Reading text -
# # # #

Some lenders offer same day financing upon approval and some lenders may take a few days to transfer the funds. If you need the funds quickly, make sure to see what the lender’s policy is on funding.


Bottom line

With so many lenders offering personal loans, it’s in your best interest to shop around and find a lender that will offer you the best terms. People who shop and apply for personal loans online have the highest levels of overall satisfaction among personal loan borrowers, and the majority say they completely understand their loan applications, according to a J.D. Power consumer survey.


FAQs about how to apply for a personal loan

What are the types of personal loans?

There are two types of personal loans — secured and unsecured. Unsecured personal loans aren’t backed by collateral. The lender decides whether you qualify based on your financial history. If you don’t qualify for an unsecured loan or want a lower interest rate, some lenders also offer secured loans. Secured personal loans are backed by collateral, such as a savings account or CD. If you’re unable to make your payments, your lender typically has the right to claim your asset as payment for the loan.

# # # #

Record set -
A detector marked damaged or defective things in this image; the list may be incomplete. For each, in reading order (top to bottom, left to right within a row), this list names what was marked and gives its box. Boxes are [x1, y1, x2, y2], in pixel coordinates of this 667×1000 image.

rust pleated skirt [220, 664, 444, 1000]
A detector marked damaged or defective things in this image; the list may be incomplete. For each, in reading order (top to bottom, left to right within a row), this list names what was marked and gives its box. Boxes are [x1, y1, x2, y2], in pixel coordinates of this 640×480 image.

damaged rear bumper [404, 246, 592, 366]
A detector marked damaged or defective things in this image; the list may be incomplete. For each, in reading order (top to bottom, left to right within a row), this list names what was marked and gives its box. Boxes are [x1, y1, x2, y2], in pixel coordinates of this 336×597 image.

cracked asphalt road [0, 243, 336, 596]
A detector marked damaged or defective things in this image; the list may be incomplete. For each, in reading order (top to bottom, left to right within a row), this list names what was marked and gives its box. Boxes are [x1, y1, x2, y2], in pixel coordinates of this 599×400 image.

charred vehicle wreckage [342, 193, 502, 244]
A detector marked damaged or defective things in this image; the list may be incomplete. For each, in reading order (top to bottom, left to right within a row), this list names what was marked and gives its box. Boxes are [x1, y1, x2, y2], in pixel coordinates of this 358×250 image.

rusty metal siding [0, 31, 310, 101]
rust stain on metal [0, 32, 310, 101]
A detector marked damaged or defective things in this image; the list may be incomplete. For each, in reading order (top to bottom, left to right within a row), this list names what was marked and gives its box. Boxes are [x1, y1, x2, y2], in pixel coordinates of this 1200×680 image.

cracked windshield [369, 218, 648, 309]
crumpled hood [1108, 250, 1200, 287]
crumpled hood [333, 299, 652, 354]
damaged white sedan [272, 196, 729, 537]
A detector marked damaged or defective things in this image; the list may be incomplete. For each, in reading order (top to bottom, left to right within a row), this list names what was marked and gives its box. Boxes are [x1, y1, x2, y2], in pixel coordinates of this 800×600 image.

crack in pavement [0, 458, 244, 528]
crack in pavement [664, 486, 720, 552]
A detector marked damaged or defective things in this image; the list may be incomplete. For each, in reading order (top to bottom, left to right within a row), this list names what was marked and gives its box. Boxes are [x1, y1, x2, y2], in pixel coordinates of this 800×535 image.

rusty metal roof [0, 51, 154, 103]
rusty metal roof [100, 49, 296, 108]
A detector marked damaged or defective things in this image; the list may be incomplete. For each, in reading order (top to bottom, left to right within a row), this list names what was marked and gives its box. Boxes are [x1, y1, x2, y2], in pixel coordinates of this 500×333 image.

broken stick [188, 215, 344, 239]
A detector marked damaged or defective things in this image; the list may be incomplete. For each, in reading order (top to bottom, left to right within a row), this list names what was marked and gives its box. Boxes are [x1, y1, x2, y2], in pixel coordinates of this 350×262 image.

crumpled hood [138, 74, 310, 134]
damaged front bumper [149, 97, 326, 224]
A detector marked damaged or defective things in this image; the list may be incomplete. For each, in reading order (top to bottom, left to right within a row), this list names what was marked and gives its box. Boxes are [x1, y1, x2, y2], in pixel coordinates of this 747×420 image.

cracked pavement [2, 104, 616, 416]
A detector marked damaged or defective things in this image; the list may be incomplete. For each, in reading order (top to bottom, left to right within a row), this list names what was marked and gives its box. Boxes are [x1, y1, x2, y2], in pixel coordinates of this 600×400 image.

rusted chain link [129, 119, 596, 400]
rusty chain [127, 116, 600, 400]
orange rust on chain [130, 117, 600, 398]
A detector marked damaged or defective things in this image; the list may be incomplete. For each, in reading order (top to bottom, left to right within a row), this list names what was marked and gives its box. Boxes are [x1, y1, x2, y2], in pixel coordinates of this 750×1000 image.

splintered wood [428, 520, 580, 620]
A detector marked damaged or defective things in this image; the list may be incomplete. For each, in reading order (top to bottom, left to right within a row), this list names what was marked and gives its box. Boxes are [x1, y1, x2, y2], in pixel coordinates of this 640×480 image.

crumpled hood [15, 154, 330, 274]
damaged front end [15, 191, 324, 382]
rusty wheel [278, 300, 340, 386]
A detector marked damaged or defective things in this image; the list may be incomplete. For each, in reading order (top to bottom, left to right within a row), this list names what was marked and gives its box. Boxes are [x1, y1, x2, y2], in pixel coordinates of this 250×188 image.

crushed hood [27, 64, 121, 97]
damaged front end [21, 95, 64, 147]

# # # #

Required actions -
1. In the personal loan text, what backs secured personal loans?
2. Echo the personal loan text from "Some lenders offer" up to and including "Power consumer survey.".

Final results -
1. Collateral, such as a savings account or CD.

2.
Some lenders offer same day financing upon approval and some lenders may take a few days to transfer the funds. If you need the funds quickly, make sure to see what the lender’s policy is on funding.


Bottom line

With so many lenders offering personal loans, it’s in your best interest to shop around and find a lender that will offer you the best terms. People who shop and apply for personal loans online have the highest levels of overall satisfaction among personal loan borrowers, and the majority say they completely understand their loan applications, according to a J.D. Power consumer survey.